The Batman review – Robert Pattinson’s emo hero elevates gloomy reboot

Matt Reeves’ film is spectacular and well-cast but an intriguing saga of corruption devolves into a tiresome third act
  
  

Robert Pattinson in The Batman.
Slab-like … Robert Pattinson in The Batman. Photograph: Jonathan Olley/Warner Bros

That definite article means it’s the genuine article. Adding “the” to Batman’s name has become a huge part of the brand identity, a sign of how elemental and atavistic this shadowy figure is supposed to be. You can imagine some growly voice saying “the Batman” – but not Tom Holland putting on a deep baritone to say he’s “the Spider-Man”, or Henry Cavill booming he’s “the Superman” (although maybe you could have Billy Joel stride into a dark Gotham City bar to raspingly confront “the Piano Man”).

Director and co-writer Matt Reeves has created a new Batman iteration in which Robert Pattinson reinvents billionaire Bruce Wayne as an elegantly wasted rock star recluse, willowy and dandyish in his black suit with tendrils of dark hair falling over his face; but Wayne magically trebles in bulk when he reappears in costume and mask as the Dark Knight, his whole being weaponised into a slab-like impassivity. And this of course is happening in the sepulchral vastness of Gotham City, the brutal and murky world which Christopher Nolan thrillingly pioneered with his Dark Knight trilogy and made indispensable for imagining Batman on screen.

Intriguingly at first, The Batman feels like a serial killer chiller such as Saw. For a time it promises a mystery plot relating to the theme of municipal corruption which is so important to the Batman franchise, and holds out hope of an unmasking with a satisfying narrative resolution.
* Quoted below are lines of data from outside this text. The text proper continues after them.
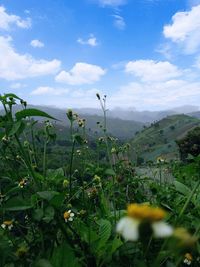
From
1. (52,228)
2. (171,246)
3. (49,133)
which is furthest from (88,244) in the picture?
(171,246)

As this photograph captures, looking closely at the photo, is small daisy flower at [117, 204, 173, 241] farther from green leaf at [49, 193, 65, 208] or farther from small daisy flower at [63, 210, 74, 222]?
small daisy flower at [63, 210, 74, 222]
But not really. It is tremendously designed, visually spectacular with great set pieces and juddering, sternum-shivering impacts coming at you out of the darkness. There are unassumingly good performances from Jeffrey Wright and John Turturro, and Zoë Kravitz’s superpower is charisma. But the film is overlong; the Riddler’s puzzles aren’t particularly ingenious or even important to the story and there’s a pretty feeble non-ending which sheepishly sidesteps The Batman’s existential crisis.
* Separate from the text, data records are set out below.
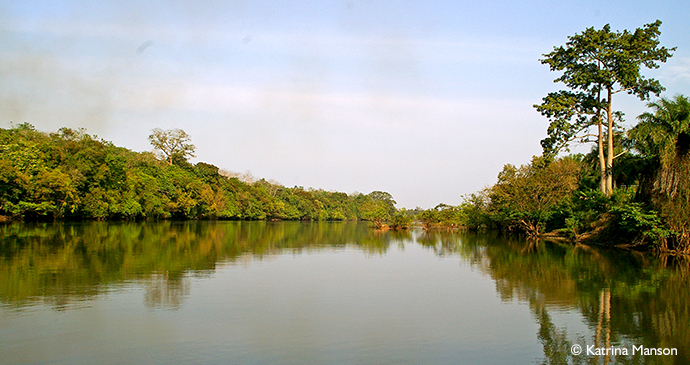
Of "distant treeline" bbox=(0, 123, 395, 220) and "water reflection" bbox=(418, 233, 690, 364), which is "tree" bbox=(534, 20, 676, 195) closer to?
"water reflection" bbox=(418, 233, 690, 364)

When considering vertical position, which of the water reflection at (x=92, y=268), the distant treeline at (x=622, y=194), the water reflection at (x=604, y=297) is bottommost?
the water reflection at (x=604, y=297)

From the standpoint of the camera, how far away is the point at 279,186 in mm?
102312

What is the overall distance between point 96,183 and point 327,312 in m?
40.9

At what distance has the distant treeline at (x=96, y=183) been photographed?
35812 millimetres

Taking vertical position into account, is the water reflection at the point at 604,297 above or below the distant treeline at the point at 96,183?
below

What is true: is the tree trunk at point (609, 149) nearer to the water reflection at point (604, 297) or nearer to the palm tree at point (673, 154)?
the palm tree at point (673, 154)

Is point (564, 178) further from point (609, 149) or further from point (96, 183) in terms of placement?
point (96, 183)

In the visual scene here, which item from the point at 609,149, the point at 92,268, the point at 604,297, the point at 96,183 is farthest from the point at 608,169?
→ the point at 96,183

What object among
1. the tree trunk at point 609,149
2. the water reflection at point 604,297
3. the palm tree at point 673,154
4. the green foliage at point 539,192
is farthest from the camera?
the green foliage at point 539,192

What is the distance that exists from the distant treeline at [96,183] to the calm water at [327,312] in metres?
25.8

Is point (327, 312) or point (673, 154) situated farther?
point (673, 154)

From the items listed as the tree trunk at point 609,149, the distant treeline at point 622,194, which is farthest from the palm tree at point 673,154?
the tree trunk at point 609,149

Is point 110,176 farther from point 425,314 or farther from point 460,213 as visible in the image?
point 425,314

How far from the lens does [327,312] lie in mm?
8141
Gotham City’s political classes are complacently congratulating themselves on rooting out a major drug dealer, Sal Maroni. But the city is still drenched in crime and addiction to a new narcotic called “drops”, to which law enforcement is clearly turning a blind eye. Most exercised about this is the Riddler (Paul Dano), sporting a rubber gimp mask for his many social media appearances. He sets out to whack the corrupt Gotham establishment one by one, including Mayor Don Mitchell (Rupert Penry-Jones) and district attorney Gil Colson (Peter Sarsgaard), leaving quibbling questions for the Batman on Hallmark-type cards at the scene of each gruesome crime. So our antihero effectively joins forces with commissioner Gordon (Wright, lending his innate dignity and integrity to the role) to take down the Riddler, incidentally putting himself up against mob boss Carmine Falcone (Turturro) and his bloated sidekick Oswald “The Penguin” Cobblepot (Colin Farrell) who don’t like questions being asked about who is doing the corrupting.
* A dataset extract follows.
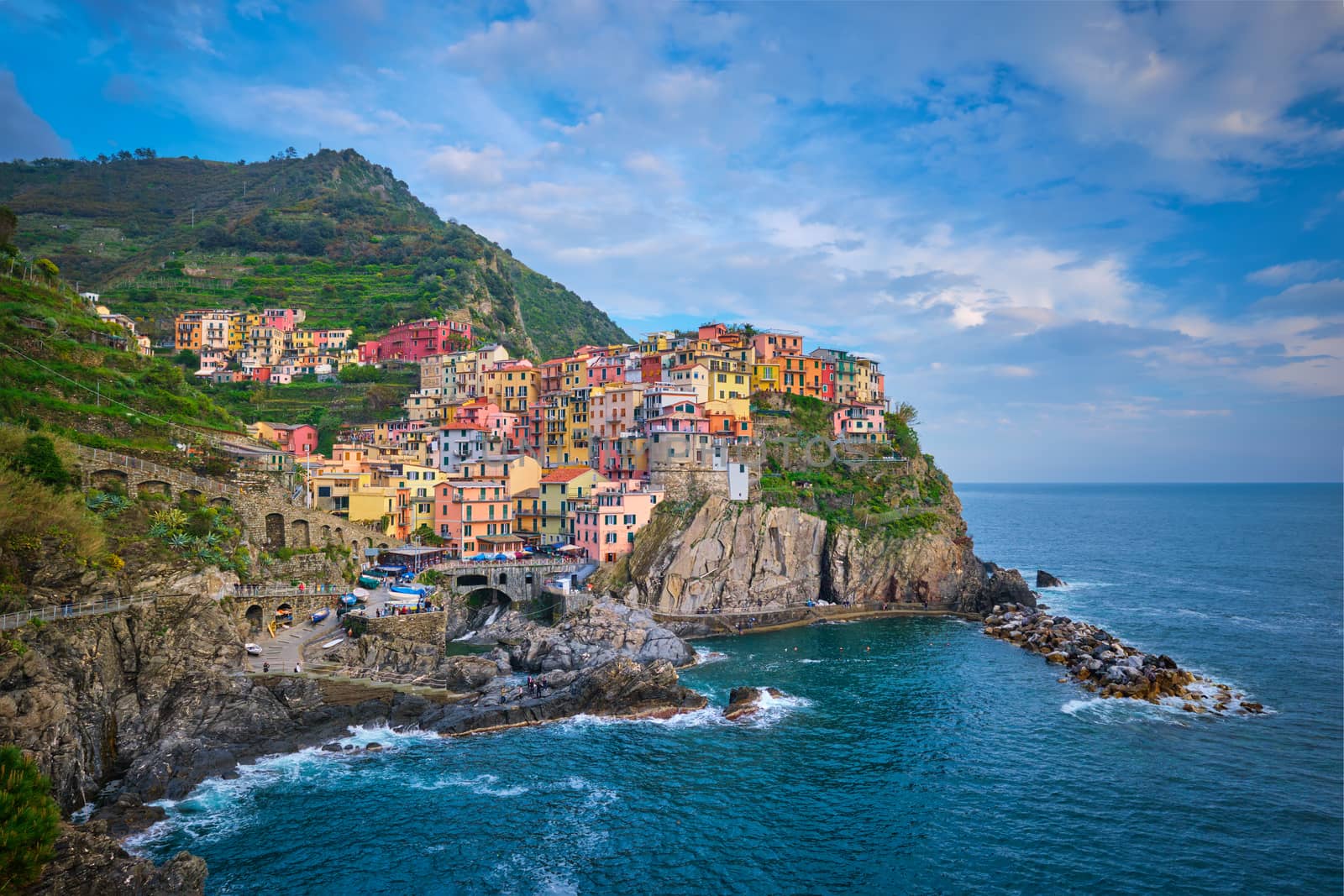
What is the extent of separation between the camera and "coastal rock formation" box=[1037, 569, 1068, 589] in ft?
294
But wait. The Riddler is obsessed above all with what he says is the most grotesquely crooked thing about Gotham City: the plutocrat Wayne family and Bruce’s late father who made fraud and crime the city’s foundation stone. The Riddler longs to kill Bruce Wayne. And the Batman is beginning to wonder … could the Riddler have a point?

The Batman has some people in his corner. Kravitz is stylish and assured as cat burglar Selina Kyle, or Catwoman, who has reasons of her own for detesting creepy Falcone. There is a nice sequence when Bruce gives Selina some surveillance contact lenses to wear before she sashays through Carmine’s club, making eye contact with the cringing regulars, while Wayne monitors it all on a screen.

Andy Serkis plays Wayne’s butler Alfred, a loyal plain-speaking fellow who has apparently done time in the “circus”: meaning the John Le Carré intelligence world, not the actual circus, although it’s confusing given the Cirque du Soleil stylings all the combatants are going in for.

But the ending is tiresome and shark-jumping in the extreme, with faux-apocalyptic scenes which work better in less solemn superhero adventures, and an exasperating non-revelation whose significance is teased for the next film. Inevitably, night falls on the latest Batman iteration with the cloudy sense that – of course – nothing has really been at stake. A classy turn from Pattinson, however, as the crime fighter with an injured soul.

• The Batman is released on 3 March in Australia, and 4 March in the US and UK.